◆ Written request 1:
Can you condense the paragraph beginning "My approach is to unzip" in the post about pretty-printing a spreadsheet for diffing into a shorter version that keeps its main facts?
◆ Written request 2:
Could you continue the post about pretty-printing a spreadsheet for diffing, starting right after its final sentence?

◆ Article:
Search code examples
xmlgitbashdiffunzip

Unzip - how do I put inflated files into an array


I have an .xls file which I want to pretty print in order to have nice diffing rather than just binary files being changed.

My approach is to unzip this entire thing. The resulting string does not contain linebreaks so I ran it through xmllint --format. But on this seemingly simple path I have encountered several issues which I have already spent hours on:

  1. unzip multiple files inside the xml archive. This results in invalid xml. Even with unzip -q options I get multiple DTDs and so on. xmllint breaks on this without formatting the input.

    unzip -c -a -q myFile.xlsx | xmllint --format -

  2. I tried splitting the XML into an array using read in order to feed each individual xml file to xmllint. In the result of read most array items seem to be empty and the third and fourth item contain 20something letters of the xml string.

    IFS='\<\?xml' read -r -a files <<< "$decompressed"

  3. I also tried just inserting linebreaks with sed but the filesize is so large that processing takes too long for making it feasible for diffing.

Spatial relationship listing
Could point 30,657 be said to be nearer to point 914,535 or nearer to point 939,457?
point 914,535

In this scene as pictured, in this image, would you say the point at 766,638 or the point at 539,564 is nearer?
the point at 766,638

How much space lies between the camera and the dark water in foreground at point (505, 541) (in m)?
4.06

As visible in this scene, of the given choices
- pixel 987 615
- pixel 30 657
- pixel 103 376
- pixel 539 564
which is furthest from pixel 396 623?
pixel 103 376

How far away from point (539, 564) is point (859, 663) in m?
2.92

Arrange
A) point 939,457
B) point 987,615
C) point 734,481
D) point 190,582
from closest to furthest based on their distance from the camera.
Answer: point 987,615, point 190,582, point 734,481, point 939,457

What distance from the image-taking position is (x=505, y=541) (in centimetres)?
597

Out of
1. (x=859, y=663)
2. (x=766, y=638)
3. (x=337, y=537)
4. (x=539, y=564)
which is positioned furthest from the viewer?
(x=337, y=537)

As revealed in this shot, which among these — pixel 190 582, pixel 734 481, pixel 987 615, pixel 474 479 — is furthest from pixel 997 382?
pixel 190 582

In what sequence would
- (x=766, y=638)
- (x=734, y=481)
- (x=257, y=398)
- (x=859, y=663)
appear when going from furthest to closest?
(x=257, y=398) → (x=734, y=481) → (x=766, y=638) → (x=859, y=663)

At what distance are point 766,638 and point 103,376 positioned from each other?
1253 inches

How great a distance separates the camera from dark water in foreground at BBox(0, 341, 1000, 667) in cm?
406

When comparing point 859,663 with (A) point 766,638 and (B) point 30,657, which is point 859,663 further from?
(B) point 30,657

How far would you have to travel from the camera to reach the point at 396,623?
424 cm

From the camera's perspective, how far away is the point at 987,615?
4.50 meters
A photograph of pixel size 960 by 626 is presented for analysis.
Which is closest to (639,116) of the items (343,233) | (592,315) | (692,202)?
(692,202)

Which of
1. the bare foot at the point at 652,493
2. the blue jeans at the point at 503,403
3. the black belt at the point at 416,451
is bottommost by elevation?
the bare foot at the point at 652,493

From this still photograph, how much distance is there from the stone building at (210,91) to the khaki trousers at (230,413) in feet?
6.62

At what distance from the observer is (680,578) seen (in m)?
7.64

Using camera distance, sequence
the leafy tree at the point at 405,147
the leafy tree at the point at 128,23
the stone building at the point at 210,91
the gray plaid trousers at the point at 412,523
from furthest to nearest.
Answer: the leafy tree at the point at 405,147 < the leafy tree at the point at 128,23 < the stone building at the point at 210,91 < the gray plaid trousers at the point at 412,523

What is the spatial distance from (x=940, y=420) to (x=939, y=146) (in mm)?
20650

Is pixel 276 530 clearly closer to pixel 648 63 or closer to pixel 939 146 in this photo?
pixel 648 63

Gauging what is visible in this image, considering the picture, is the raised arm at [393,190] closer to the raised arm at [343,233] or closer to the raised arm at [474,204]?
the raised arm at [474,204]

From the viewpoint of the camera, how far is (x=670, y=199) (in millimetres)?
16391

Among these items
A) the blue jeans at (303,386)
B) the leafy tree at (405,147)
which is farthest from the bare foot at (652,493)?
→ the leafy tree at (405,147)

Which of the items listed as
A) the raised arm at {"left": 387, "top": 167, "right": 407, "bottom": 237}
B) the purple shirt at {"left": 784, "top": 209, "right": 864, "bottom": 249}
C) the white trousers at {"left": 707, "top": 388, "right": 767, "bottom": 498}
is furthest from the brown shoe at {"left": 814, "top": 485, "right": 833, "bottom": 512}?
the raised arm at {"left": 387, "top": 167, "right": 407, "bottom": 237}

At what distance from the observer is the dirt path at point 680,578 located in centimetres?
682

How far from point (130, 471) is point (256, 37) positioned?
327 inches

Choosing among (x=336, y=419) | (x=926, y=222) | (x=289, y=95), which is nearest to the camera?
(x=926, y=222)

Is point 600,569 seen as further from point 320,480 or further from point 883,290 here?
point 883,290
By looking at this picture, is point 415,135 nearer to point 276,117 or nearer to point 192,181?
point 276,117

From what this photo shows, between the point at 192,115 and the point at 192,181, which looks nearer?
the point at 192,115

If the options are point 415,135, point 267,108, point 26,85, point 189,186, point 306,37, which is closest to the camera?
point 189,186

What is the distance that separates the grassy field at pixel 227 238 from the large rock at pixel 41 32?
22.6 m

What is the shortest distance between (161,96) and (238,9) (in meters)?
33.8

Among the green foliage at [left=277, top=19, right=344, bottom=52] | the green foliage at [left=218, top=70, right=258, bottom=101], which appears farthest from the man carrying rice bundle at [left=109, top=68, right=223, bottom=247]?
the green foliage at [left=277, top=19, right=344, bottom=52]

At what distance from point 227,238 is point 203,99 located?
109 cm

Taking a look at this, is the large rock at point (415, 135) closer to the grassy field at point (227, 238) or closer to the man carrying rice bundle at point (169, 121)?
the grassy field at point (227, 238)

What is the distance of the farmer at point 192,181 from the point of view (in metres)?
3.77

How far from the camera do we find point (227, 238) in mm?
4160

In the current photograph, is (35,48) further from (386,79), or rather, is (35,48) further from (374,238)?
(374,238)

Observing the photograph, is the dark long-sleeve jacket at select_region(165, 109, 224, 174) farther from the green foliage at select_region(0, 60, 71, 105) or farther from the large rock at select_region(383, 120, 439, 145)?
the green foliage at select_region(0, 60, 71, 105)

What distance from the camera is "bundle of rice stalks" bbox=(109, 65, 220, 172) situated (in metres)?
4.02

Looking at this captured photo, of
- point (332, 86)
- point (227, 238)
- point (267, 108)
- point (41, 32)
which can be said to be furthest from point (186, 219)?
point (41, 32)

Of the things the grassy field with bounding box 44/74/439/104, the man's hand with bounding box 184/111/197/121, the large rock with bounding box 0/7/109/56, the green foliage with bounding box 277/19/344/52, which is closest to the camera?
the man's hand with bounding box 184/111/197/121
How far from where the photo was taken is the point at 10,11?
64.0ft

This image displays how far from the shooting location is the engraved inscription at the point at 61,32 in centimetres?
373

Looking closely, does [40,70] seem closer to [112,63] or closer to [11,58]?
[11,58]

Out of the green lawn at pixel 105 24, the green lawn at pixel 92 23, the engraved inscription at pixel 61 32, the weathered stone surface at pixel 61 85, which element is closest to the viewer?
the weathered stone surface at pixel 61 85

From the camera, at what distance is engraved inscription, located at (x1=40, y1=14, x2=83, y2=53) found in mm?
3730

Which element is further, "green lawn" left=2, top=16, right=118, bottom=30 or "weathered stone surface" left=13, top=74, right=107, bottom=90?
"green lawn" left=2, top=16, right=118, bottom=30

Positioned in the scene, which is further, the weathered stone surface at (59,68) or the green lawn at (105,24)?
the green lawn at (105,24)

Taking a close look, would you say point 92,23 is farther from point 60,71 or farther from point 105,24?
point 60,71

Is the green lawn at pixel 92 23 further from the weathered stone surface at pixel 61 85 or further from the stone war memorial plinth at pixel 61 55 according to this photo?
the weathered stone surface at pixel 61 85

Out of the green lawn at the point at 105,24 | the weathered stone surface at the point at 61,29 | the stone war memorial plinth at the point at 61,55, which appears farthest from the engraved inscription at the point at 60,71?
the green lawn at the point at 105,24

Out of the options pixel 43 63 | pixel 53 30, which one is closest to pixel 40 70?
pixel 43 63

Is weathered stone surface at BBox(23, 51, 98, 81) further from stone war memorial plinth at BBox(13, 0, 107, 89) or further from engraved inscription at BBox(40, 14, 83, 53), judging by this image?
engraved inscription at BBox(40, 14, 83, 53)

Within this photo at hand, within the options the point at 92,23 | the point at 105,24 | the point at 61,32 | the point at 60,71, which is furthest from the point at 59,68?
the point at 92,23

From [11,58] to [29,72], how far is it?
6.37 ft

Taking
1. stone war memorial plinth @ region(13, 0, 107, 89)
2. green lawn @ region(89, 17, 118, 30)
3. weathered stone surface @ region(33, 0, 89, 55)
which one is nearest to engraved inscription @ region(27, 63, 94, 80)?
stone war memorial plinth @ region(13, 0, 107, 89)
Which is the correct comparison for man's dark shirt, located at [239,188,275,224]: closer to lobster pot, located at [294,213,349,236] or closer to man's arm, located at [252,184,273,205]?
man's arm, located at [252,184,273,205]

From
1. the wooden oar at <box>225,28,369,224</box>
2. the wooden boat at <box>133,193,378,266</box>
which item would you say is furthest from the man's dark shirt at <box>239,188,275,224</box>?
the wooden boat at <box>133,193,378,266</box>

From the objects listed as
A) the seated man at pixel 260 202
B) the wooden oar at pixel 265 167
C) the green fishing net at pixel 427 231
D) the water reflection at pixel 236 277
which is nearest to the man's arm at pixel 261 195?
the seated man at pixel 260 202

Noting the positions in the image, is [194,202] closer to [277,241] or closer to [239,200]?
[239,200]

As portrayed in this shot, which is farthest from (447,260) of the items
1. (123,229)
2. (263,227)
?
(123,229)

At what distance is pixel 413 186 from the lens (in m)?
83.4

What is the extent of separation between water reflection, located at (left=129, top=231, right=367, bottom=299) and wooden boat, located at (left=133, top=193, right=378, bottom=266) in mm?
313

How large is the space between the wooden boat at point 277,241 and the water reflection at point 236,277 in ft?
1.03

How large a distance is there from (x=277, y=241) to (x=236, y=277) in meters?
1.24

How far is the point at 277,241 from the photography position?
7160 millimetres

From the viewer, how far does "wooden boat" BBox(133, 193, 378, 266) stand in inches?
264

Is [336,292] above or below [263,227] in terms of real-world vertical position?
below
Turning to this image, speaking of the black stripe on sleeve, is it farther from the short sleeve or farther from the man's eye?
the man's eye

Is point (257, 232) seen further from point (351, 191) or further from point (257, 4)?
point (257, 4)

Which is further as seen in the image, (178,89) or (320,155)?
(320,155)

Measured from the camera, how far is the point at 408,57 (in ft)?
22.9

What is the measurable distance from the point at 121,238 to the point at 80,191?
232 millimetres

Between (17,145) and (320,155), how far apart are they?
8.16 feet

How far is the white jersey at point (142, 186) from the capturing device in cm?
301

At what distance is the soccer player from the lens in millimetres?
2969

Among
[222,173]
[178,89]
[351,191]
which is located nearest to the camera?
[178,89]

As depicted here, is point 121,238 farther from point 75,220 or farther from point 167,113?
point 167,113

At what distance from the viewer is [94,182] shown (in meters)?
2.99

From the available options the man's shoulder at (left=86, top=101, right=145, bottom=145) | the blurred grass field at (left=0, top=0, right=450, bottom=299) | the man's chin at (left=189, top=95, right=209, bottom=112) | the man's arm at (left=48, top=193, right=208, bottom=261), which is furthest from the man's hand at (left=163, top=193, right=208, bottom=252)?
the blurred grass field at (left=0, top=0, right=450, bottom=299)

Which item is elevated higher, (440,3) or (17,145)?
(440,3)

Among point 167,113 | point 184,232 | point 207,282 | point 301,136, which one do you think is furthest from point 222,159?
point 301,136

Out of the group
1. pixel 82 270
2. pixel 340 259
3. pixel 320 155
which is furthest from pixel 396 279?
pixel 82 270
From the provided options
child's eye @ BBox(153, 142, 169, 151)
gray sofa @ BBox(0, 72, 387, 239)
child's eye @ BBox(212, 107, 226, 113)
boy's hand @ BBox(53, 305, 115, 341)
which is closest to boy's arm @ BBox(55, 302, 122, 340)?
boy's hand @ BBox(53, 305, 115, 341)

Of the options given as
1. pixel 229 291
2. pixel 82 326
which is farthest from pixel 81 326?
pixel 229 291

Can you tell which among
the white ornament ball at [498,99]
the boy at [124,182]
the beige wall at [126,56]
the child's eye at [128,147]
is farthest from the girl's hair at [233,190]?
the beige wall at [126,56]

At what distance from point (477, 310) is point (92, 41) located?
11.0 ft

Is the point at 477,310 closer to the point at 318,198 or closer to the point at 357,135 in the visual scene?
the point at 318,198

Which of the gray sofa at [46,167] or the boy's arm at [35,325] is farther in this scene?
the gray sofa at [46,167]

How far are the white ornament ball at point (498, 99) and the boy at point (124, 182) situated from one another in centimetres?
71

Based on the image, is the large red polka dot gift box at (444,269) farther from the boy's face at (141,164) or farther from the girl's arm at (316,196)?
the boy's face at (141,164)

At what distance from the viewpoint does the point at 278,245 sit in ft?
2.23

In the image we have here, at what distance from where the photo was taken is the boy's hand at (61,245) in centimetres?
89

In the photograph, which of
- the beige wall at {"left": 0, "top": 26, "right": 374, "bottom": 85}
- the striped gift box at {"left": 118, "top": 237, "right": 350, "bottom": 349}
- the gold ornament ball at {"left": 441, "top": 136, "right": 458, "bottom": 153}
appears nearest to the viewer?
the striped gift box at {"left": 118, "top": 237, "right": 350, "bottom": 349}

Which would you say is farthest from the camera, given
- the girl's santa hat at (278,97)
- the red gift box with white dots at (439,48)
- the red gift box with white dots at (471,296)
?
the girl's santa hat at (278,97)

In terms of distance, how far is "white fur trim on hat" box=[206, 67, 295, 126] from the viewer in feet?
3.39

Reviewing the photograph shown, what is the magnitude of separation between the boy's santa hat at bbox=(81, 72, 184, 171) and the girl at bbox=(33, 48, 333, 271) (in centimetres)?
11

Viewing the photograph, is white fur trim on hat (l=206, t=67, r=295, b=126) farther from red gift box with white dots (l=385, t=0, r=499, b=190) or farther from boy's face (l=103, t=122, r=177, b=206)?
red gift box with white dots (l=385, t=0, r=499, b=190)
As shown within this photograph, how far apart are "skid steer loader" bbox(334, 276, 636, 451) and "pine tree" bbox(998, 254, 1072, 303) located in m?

◆ Expected output 1:
The plan is to unzip the whole file and, because the resulting string has no line breaks, pass it through xmllint --format. This seemingly simple route has run into several problems that have already taken hours.

◆ Expected output 2:
    ${decompressed/\>\</\>\n\</g}

I have just run out of ideas so I decided to consult you guys! Thanks ahead :)


Solution

  • I would extract the xslx into multiple files, pretty-print them and then do a recursive diff on the xml files. (there are also binary files that can't be diffed)

    Like this:

    # Unzip the xlsx files into folders
    unzip -aqd foo foo.xlsx
    unzip -aqd bar bar.xlsx
    
    # Pretty print all .xml and .rels files
    find foo bar \( -name '*.xml' -o -name '*.rels' \) -exec xmllint --format {} --output {} \;
    
    # Now you can recursively diff them
    diff -urN foo bar
    

    You can create bash function that wraps the process.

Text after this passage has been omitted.